WORK INSTRUCTION: Copy out the part of the passage on accrual adjustments below, starting with "Accrual Adjustments" and going on through "or monthly) basis.", renaming "P&L" as "profit and loss statement" wherever it appears.

Accrual Adjustments
The management team of a business runs the day-to-day operations and need to know how the P&L is tracking on a regular (weekly or monthly) basis.
In accrual accounting, revenue and expenses are recognised when they are incurred, not when they are paid. Asset and liability accounts are used to recorded transactions which don’t match cash flow, so that revenue and expenses are recognised when the revenue is generated or the expense is incurred – so that the P&L is accurate.

Capitalisation
To expense – upfront cost
Capitalise – add to liability to pay over time
To “capitalise” an asset means to account for capital expenditure across periods throughout the useful life of the asset. You would record it on the balance sheet as an asset instead of on the income statement as an expense. It is expensed (depreciated/amortised) on a yearly basis. The entry is:
Dr Asset account / Cr Cash
At the end of the period, the entry would be (the calculated value of depreciation, below)
Dr Depreciation expense / Cr Asset
The balance sheet carries the net book value (NBV) each year – the cost less accumulated depreciation.

DATA SHOWN:
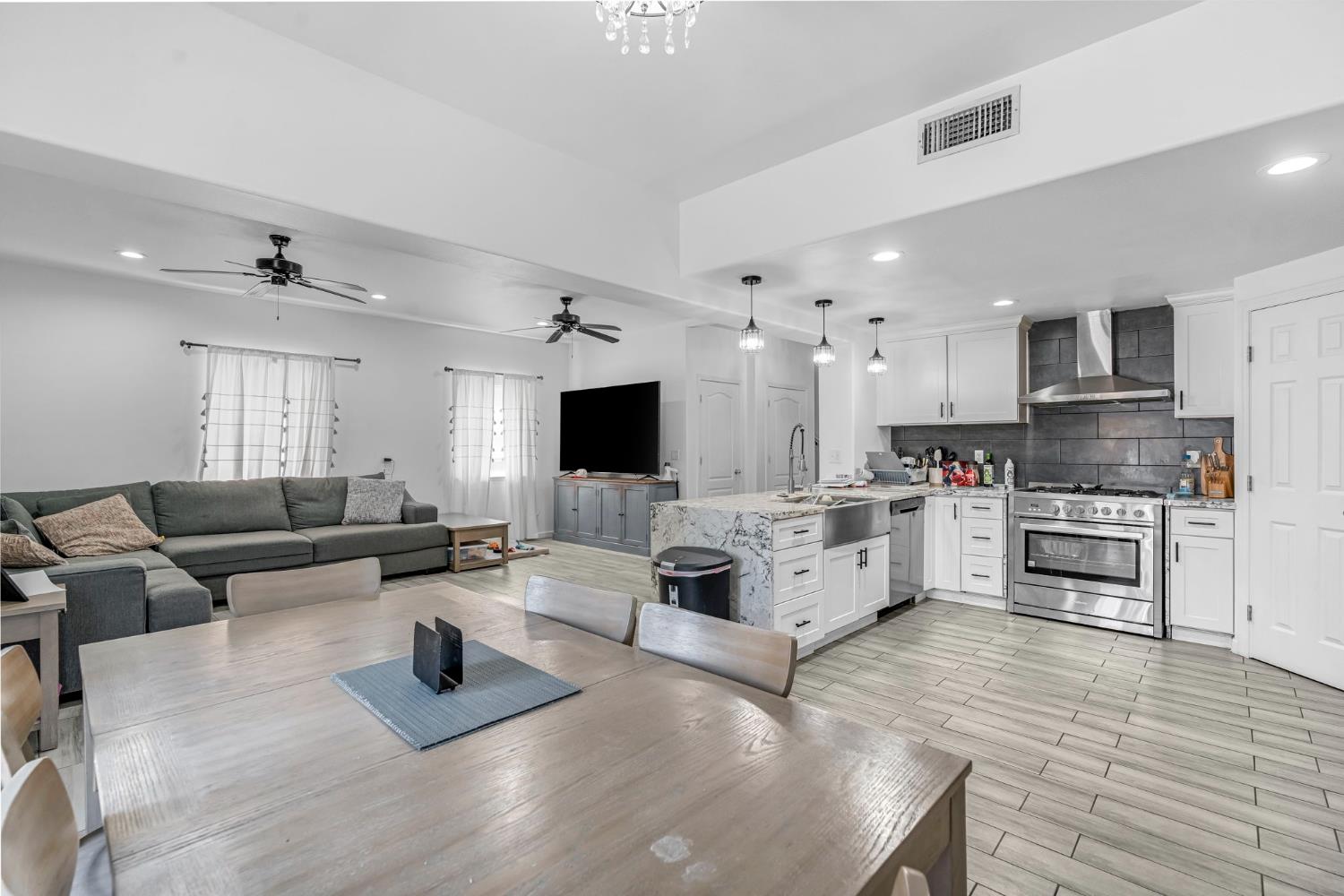 103 Countess Ln, Madera, CA 93637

ANSWER SPACE:
Accrual Adjustments
The management team of a business runs the day-to-day operations and need to know how the profit and loss statement is tracking on a regular (weekly or monthly) basis.